Participants in the present study spoke eloquently about recognizing their connection to land and their location in Victoria, BC—on unceded territory of the Lək’wəŋən -speaking peoples. As authors living on Lək’wəŋən territory (MA, RM), and elsewhere (CJ, WP), we echo the words of our community members with respect to our gratitude to the original and ongoing caretakers of this land. We seek to understand our historical and ongoing responsibilities to be good relatives and neighbours as we seek to fulfil our relational obligations to the Lək’wəŋən people. In sharing the story of The Woman Who Married a Beaver, Metis scholar Brenda MacDougall (2018) highlights the role of collectivism in understanding Métis identity, where kinship, family, community are prioritized over any one individual. Our relationships are central to understanding who we are, as identity falls at the intersection of our individual characteristics, our families, our communities, our languages, our connection to land, our knowledge systems, and our spirituality (MacDougall, 2018). It is also well documented that community connectedness and cultural identity are central to health promotion for Indigenous peoples (Goudreau et al., 2008; Howell et al., 2016). Stewart (2007) illustrates the importance of utilizing Indigenous approaches to helping and healing, rooted in culture, ceremony, Elders’ guidance, storytelling, and connectedness to family and community. Similarly, as Jones et al. explain (2020), Métis women and girls have always used and upheld matrilineal kinship networks as a way of sharing healing knowledges, which contribution to collective wellbeing and safety. As demonstrated by the participants in this research, Métis wellness is rooted within our ways of knowing and being, with support from our families, Elders, ancestors, and communities. As we reflect on the knowledge shared throughout these conversations, we are reminded of how Métis women, Two-Spirit, and gender diverse peoples’ stories are medicine; and we, as a research team, felt honoured and uplifted through the process of working through these stories and knowledges and sharing them in the context of Métis identity.


This research was conducted during the COVID‑19 pandemic. Recruitment was conducted online, through social media, and we recognize that not all Métis people in Victoria, BC have social media accounts.

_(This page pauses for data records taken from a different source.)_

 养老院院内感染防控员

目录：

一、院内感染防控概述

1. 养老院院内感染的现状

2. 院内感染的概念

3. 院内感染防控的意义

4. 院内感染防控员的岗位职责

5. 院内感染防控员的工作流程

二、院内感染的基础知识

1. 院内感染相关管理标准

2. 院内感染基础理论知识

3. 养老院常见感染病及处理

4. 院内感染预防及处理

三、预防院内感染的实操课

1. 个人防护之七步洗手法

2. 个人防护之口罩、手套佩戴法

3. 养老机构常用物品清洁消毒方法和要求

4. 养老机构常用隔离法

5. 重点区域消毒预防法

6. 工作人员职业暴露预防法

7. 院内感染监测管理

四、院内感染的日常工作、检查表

While word of mouth also may have contributed to informal recruitment, the period of time between the poster being shared online and when we reached beyond capacity for participation was a couple of weeks. With cost savings due to the inability to travel to conduct interviews, we were able to increase our capacity for interviews (from 15 to 24). However, it is likely that there were even more people who were interested in participating than we had capacity to interview. While our sampling was random—based on interest—the Métis participants (n=24) may not be representative of the entire Métis community in Victoria, BC, with a population of more than 6500 (Statistics Canada, 2017).


As a result of violent colonial policy and practice, Métis people’s identities have been challenged—and in some cases fractured (Auger, 2021b; Monchalin, 2020). While narratives around Métis wellness have often focused on family and community deficits, the stories and healing knowledges shared in this research suggest that we return to looking at what makes us, as Métis people, well. In order to reclaim and heal our identities, we can turn to the strengths of our families and ancestors, our culture and ceremonies, and our Elders and communities. We also can dedicate our time to ensuring that the future generations—the present and future children and youth across Métis communities—are raised with a sense of pride and responsibility in what it means to be Métis. In Victoria, BC, this includes a strong understanding of our responsibility to the Lək’wəŋən-speaking peoples who have cared for this land since time immemorial.